> EXERCISES TO COMPLETE:
1. Reproduce the part of the post on aging that opens with the words "Originally Posted by" and closes with "sun doesn't shine.", substituting "65" for each "60".
2. Proceed with the post on aging, picking up right after its final sentence.

> PASSAGE:
· · · · · · ·
Originally Posted by Roy Tucker
The older I get, the older the age gets that I think people are old. I'm 60 and I don't think I'm old. 80 is old to me.
However, 60 seems to be the age when you tell people how old you are, you get a "oh, isn't that nice". Which is the first time I 've gotten condescended to. And, I felt like telling the person to cram it where the sun doesn't shine.
I will say I've learned to appreciate the time I do have. I don't take days for granted any more. To paraphrase the song line, I have squandered much of my existence and I don't want to do that any more. I think I experience days a little more intensely now that I realize I probably have less years left than I've walked the face of this earth. My motor has slowed a bit. Nothing terrible, but I've realized I can't go 1000% all the time like I used to. I have to pick my spots.
· · · · · · ·
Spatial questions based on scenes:
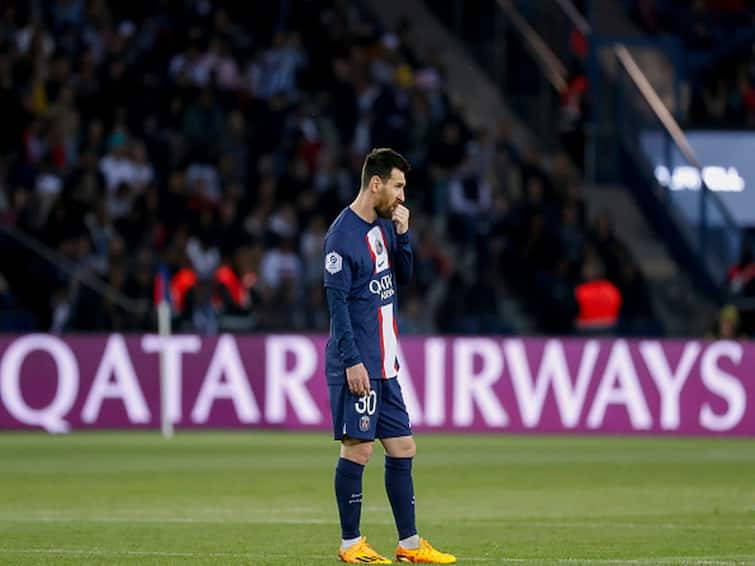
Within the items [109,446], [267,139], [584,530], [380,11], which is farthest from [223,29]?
[584,530]

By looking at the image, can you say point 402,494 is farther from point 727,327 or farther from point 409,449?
point 727,327

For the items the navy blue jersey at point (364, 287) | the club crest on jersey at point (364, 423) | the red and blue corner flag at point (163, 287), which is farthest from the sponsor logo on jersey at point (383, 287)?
the red and blue corner flag at point (163, 287)

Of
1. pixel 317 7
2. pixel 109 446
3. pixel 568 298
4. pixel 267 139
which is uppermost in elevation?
pixel 317 7

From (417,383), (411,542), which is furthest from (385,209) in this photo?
(417,383)

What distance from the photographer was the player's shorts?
10.8m

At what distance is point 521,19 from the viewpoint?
32.6 m

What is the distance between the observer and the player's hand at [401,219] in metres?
11.1

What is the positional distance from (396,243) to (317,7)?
20522mm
· · · · · · ·
> FINAL ANSWERS:
1.
Originally Posted by Roy Tucker
The older I get, the older the age gets that I think people are old. I'm 65 and I don't think I'm old. 80 is old to me.
However, 65 seems to be the age when you tell people how old you are, you get a "oh, isn't that nice". Which is the first time I 've gotten condescended to. And, I felt like telling the person to cram it where the sun doesn't shine.

2.
I've learned that when a good moment comes, I stop and enjoy instead of thinking of all the things I need to do next. When I see a sunset that is cool, I stop and watch the light and the colors change. I appreciate standing in the woods and hearing a bird call and listen to the whole thing. I love spending time with my children and talking with them. When I'm out with friends, I have a blast. I love a good meal and good drink and good music. I relish challenges at work. I'm lucky in that I enjoy my work. I like my life and I want to enjoy each of the moments that are in it.
The other nice thing is that I speak my mind freely and I really don't give a flying fig what other people think.
This junk is all fine and dandy
But seriously, you are going to die soon
How do YOU feel?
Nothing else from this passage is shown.